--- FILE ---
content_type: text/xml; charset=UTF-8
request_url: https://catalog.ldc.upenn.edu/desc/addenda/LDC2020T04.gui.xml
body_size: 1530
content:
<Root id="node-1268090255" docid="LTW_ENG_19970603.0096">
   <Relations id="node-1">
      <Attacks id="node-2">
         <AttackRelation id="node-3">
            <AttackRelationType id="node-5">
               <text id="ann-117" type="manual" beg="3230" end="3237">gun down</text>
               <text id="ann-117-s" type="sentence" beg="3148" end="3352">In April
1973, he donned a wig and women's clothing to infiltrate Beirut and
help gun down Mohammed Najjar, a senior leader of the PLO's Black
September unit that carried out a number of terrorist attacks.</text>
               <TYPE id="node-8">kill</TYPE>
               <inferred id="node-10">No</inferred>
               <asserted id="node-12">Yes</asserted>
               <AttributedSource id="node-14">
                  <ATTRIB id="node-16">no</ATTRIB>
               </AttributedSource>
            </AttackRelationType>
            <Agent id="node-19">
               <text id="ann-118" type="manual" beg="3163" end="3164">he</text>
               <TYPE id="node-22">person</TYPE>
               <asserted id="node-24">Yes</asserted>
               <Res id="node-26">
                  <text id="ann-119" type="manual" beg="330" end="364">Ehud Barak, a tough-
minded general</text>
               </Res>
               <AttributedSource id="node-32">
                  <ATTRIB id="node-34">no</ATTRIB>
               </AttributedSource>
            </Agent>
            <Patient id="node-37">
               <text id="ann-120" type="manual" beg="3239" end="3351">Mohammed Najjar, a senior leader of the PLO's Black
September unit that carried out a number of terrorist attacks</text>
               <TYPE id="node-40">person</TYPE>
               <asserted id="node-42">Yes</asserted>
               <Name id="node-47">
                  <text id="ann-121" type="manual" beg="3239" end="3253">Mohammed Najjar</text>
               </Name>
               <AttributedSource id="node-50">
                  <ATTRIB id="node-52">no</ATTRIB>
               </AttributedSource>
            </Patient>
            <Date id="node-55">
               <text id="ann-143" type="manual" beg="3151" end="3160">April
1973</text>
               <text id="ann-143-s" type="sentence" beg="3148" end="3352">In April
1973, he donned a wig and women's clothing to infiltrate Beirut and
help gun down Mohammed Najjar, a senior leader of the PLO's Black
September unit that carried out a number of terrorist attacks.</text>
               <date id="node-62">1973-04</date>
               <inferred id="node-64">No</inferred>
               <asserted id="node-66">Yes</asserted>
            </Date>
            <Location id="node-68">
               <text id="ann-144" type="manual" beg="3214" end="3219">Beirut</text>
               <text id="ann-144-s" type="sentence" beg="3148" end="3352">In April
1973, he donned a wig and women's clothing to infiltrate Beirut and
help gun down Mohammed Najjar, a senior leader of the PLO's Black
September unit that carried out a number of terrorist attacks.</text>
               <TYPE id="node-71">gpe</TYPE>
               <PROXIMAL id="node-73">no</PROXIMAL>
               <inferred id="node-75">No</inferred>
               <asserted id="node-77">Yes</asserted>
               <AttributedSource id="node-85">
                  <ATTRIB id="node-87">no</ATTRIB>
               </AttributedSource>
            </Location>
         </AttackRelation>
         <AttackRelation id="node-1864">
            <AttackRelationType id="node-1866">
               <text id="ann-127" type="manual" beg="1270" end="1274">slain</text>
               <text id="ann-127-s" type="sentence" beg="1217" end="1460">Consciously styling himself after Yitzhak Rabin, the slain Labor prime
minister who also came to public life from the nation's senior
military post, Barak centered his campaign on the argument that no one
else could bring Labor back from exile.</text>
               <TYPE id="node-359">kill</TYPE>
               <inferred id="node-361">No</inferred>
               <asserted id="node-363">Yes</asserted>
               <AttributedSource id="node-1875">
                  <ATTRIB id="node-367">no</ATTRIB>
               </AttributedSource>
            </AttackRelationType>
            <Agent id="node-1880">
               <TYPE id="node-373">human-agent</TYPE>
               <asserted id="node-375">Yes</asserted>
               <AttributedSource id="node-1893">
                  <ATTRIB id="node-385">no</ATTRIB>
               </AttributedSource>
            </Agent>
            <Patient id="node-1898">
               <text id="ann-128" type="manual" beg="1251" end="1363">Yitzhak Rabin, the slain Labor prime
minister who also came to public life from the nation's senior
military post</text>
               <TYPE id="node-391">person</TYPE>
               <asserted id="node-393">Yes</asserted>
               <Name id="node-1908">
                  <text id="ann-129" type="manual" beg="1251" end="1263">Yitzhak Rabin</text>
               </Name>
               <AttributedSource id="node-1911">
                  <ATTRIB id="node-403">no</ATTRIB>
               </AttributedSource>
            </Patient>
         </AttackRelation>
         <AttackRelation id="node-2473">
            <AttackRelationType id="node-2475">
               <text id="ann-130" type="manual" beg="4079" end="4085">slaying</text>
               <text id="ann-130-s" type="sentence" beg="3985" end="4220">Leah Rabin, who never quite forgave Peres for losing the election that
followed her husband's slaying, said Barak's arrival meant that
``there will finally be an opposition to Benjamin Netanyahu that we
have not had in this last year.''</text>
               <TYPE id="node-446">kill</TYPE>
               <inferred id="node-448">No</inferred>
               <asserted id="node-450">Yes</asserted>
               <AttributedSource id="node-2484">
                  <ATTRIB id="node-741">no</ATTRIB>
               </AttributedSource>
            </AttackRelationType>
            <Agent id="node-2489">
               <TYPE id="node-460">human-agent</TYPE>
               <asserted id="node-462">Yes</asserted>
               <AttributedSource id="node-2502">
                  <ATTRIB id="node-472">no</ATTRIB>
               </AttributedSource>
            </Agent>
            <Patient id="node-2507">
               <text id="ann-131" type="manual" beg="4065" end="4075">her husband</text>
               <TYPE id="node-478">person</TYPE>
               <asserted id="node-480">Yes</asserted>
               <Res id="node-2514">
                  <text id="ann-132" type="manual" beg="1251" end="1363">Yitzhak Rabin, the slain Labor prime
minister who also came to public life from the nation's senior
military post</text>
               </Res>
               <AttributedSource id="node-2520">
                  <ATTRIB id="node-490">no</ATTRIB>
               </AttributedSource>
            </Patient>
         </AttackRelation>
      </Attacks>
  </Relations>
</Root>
********
## [About this task]
The expected result is a copy of each line in the records where "human" appears.

## [Problem solution]
               <TYPE id="node-373">human-agent</TYPE>
               <TYPE id="node-460">human-agent</TYPE>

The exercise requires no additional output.